Start of Text for analysis
The evidence showing that fossil fuel companies distorted and downplayed the realities of climate change is well documented by academic researchers.

“For the first time in American history, Big Oil is going to have to answer to the American public on their climate disinformation,” said Ro Khanna, the Democratic representative from California who has led the effort to bring executives before Congress.

... The oil company executives are being allowed to attend Thursday’s events remotely by video, diminishing the possibility of a similarly arresting visual moment. And much of the hearing’s effectiveness will depend on coordination between the members, who are each allotted limited amounts of time to examine the executives, a format that can hinder a coherent line of questioning.

... Oil companies have denied lying to the public about climate change, and have said the industry is now taking bold steps to rein in emissions. “Meeting the demand for reliable energy — while simultaneously addressing climate change — is a huge undertaking and one of the defining challenges of our time,” Gretchen Watkins, president of Shell Oil, will tell lawmakers, according to a preview of her remarks provided by the company.

... “This is an industry with a long, documented history of misrepresenting the facts of climate change and the facts about their own activities,” said Naomi Oreskes, a professor of the history of science at Harvard. “At this point the burden of proof is on them to prove that they’ve changed.”
End of Text for analysis
Start of Provided material
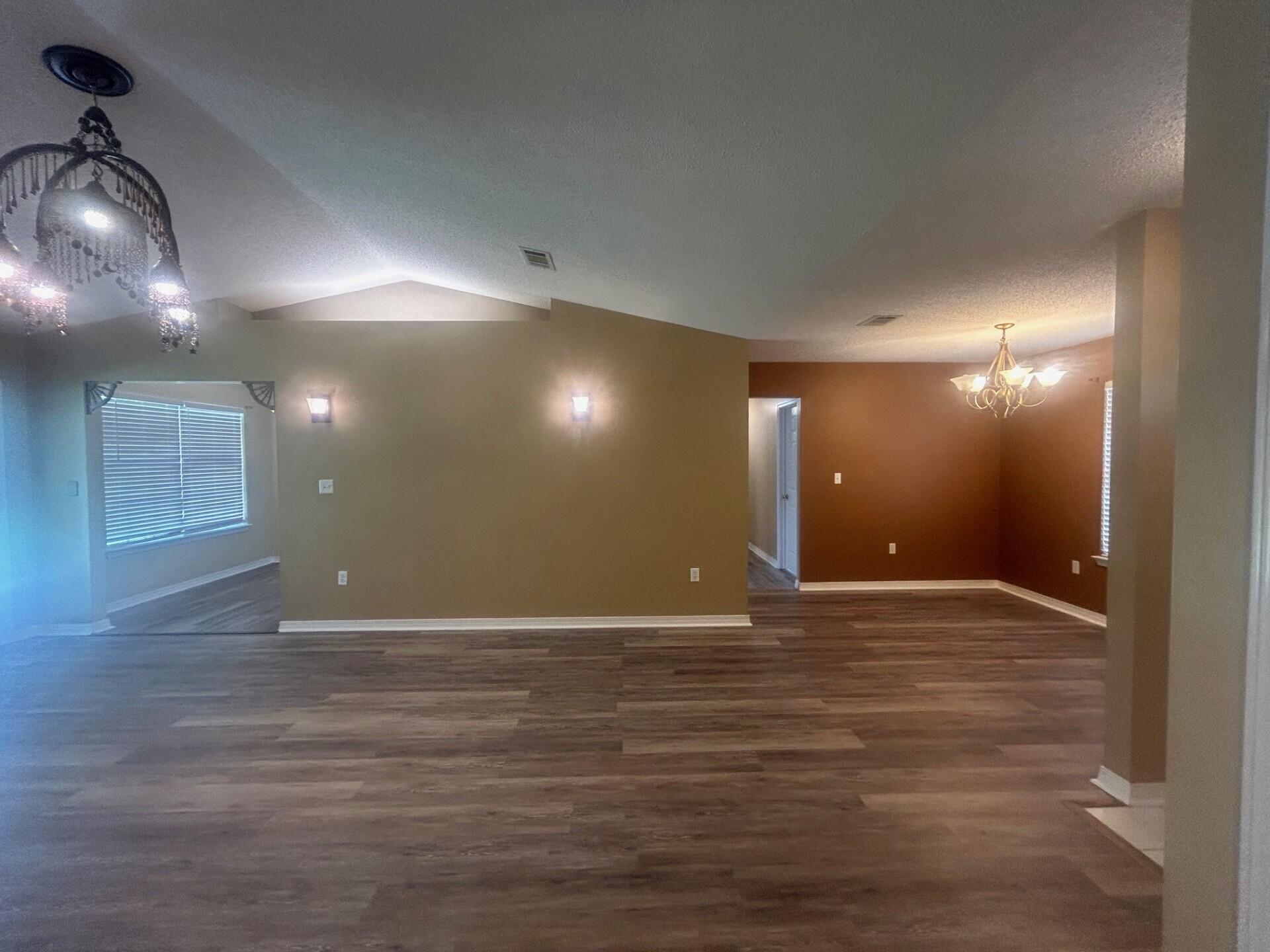 COUNTRYVIEW ESTATES 4TH ADDN PH 6 - Residential Lease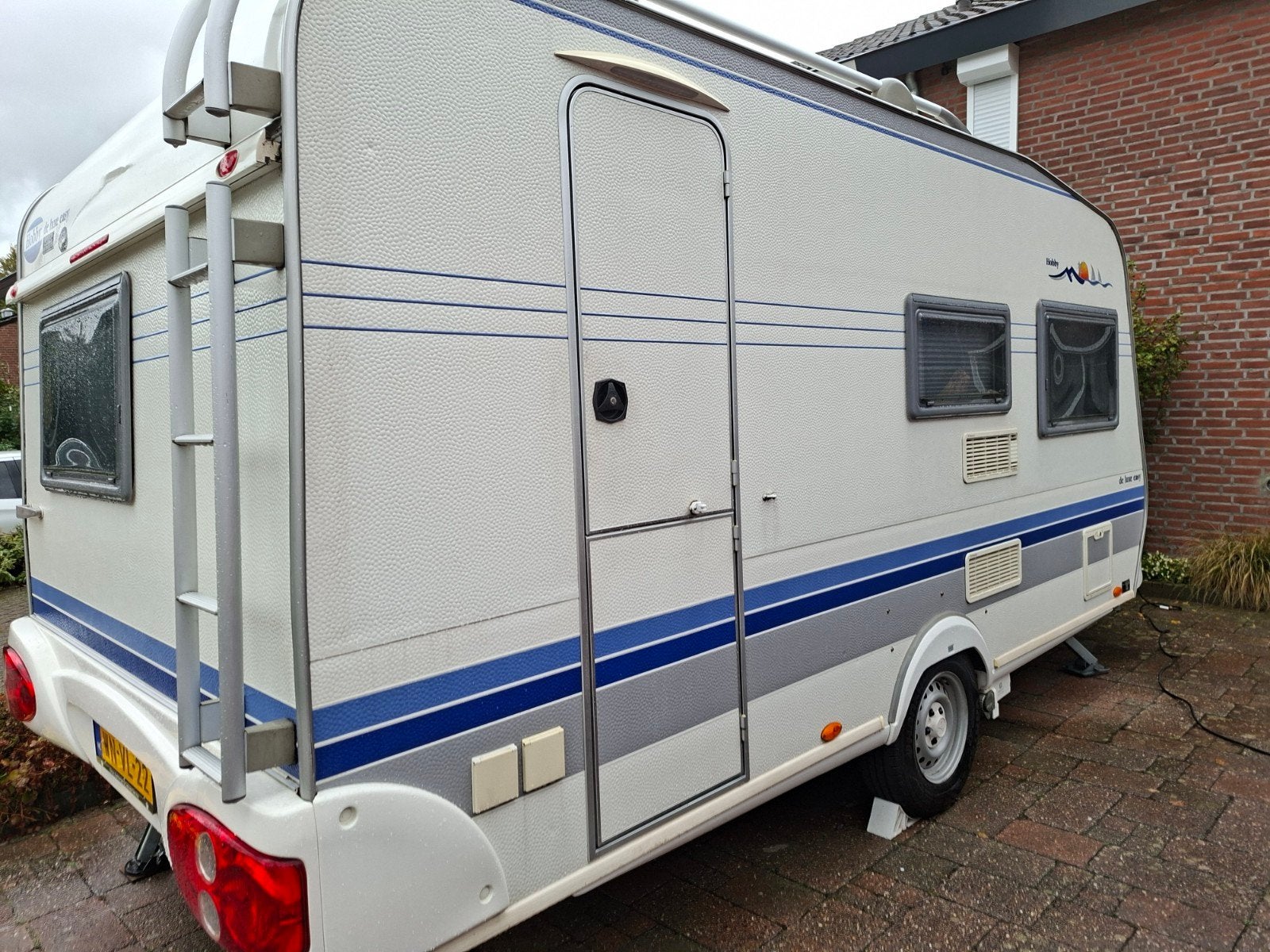 te koop  Hobby de luxe easy 440SF bj 2004, Caravans en Kamperen, Hobby, Disselslot, Treinzit, Particulier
End of Provided material
Directions |
A. From the article on oil executives and climate disinformation, extract the passage between "The evidence showing" and "line of questioning.", inclusive.
B. Extend the article on oil executives and climate disinformation, picking up after its final sentence.

Answers below |
A.
The evidence showing that fossil fuel companies distorted and downplayed the realities of climate change is well documented by academic researchers.

“For the first time in American history, Big Oil is going to have to answer to the American public on their climate disinformation,” said Ro Khanna, the Democratic representative from California who has led the effort to bring executives before Congress.

... The oil company executives are being allowed to attend Thursday’s events remotely by video, diminishing the possibility of a similarly arresting visual moment. And much of the hearing’s effectiveness will depend on coordination between the members, who are each allotted limited amounts of time to examine the executives, a format that can hinder a coherent line of questioning.

B.
The hearing, which is the start of a broader inquiry, is also expected to examine more recent efforts to block meaningful climate policy and legislation. The fossil fuel industry has opposed various climate policies, including a behind-the-scenes effort to roll back vehicle emissions standards adopted by the Obama administration.


Carolyn B. Maloney, the committee chairwoman, said she hoped the hearing would be “a turning point for increased regulation of the fossil fuel industry” and galvanize action on climate in Congress.

The catalyst for the House hearings was a sting operation this year by the activist group Greenpeace. The group captured on video an Exxon lobbyist who said that the company had fought climate science through “shadow groups” and targeted influential senators in an effort to weaken President Biden’s climate proposals.

... All major oil and gas companies have publicly supported the Paris accord, the agreement among nations to fight climate change. BP and Shell have also made “net zero” commitments — eliminating as much carbon pollution as they put into the atmosphere — for their operations. But all four companies continue to invest heavily in fossil fuel extraction; renewable energy projects make up a fraction of their capital investments.